● Direction
In the forum thread about a first hatch, put this sentence into Spanish: "Hopefully I will get a picture of baby tonight and I will post tomorrow."

● Extract to read
---+---

# Ramon and Cherub's first hatch!



## susan (Jun 8, 2011)

We have a hatch! We have a hatch! Oh my goodness we have a hatch!!!
I am so happy, I am giddy. 7:00 a.m. heard something, looked and there was a crack in the egg. 7:20 a hatch! Wow, amazing! Cutest little thing I ever did see! 3 more to go.......


----------



## xoxsarahxox (Dec 13, 2010)

Congratulations!!!!!!


----------



## lperry82 (Aug 2, 2010)

lol congrats and hope to see pics


----------



## 4birdsNC (Dec 4, 2010)

congratulations. I can't wait to see pictures.


----------



## susan (Jun 8, 2011)

Thanks everyone! I will try to get a pic tonight, Ramon willing. LOL 
I previously tried to post pictures of Cherub and Ramon and I have done as instructed but it always tells me that upload failed. I will keep trying though.


----------



## lperry82 (Aug 2, 2010)

it might be because you need to resize it to a smaller size or do you have a photobucket account


----------



## susan (Jun 8, 2011)

Thank you IPerry! I just created an account at Photobucket. And now I'm not sure what to do. Here is the link.
http://s1180.photobucket.com/albums/x408/Susan256/?action=view&current=ItsCherub.jpg


----------



## susan (Jun 8, 2011)

http://s1180.photobucket.com/albums/x408/Susan256/
And I think this link will show a picture of Ramon. Hopefully I will get a picture of baby tonight and I will post tomorrow.


----------



## roxy culver (May 27, 2010)

Cute pictures...lovely birds! Photobucket is really easy, you see the link under the pictures that says image code? If you click on it, it will say copied. Then you come back to your post and click the image icon (next to the quote icon) and paste that image code in. Hit OK and when you post the post, it will come out as a picture!


----------



## 4birdsNC (Dec 4, 2010)

I love you WF pied... gorgeous bird.


----------



## susan (Jun 8, 2011)

---+---

● Supplied material
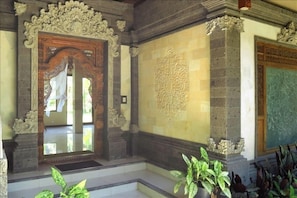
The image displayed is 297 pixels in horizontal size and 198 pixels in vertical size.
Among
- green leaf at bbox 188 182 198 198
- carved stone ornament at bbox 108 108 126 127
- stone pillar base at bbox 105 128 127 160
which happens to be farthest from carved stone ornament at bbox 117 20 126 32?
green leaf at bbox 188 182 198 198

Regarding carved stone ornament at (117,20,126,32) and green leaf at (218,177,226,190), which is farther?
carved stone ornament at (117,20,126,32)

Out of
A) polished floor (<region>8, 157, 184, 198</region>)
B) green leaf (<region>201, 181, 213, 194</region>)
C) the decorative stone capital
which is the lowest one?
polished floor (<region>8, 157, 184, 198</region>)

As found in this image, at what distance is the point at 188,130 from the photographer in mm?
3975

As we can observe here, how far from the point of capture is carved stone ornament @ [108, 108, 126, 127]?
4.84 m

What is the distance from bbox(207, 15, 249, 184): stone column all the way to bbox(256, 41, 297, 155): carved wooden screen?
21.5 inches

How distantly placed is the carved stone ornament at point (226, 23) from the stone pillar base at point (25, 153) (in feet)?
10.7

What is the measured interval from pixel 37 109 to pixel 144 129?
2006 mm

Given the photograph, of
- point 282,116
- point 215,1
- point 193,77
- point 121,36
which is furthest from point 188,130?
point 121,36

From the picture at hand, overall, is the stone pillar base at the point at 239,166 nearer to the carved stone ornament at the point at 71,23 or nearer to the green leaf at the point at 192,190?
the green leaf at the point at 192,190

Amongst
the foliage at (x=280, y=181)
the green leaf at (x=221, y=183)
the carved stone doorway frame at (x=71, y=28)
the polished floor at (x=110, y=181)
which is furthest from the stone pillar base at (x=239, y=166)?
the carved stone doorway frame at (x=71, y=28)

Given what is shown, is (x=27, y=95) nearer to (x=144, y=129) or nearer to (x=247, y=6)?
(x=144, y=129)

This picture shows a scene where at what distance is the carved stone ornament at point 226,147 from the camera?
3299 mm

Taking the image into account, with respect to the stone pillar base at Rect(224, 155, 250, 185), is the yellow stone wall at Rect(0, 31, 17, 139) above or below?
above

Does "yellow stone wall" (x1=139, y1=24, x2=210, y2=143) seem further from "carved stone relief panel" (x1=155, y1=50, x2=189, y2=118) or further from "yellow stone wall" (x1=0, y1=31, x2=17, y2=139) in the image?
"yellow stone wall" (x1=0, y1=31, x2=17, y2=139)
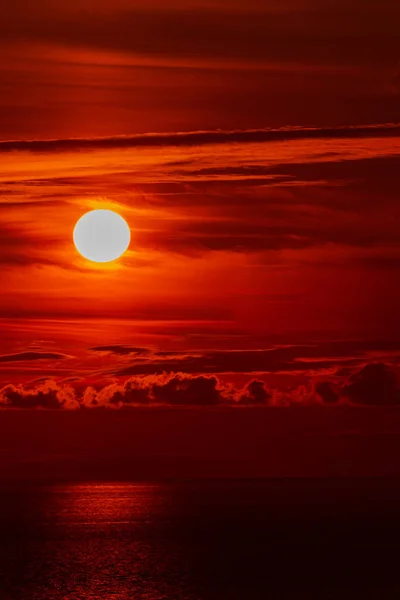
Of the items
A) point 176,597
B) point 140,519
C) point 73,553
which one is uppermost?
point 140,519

---+---

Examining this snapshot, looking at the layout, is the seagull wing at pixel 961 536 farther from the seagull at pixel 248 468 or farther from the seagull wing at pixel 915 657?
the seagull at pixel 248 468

---+---

● Task response
Con suerte conseguiré una foto del bebé esta noche y publicaré mañana.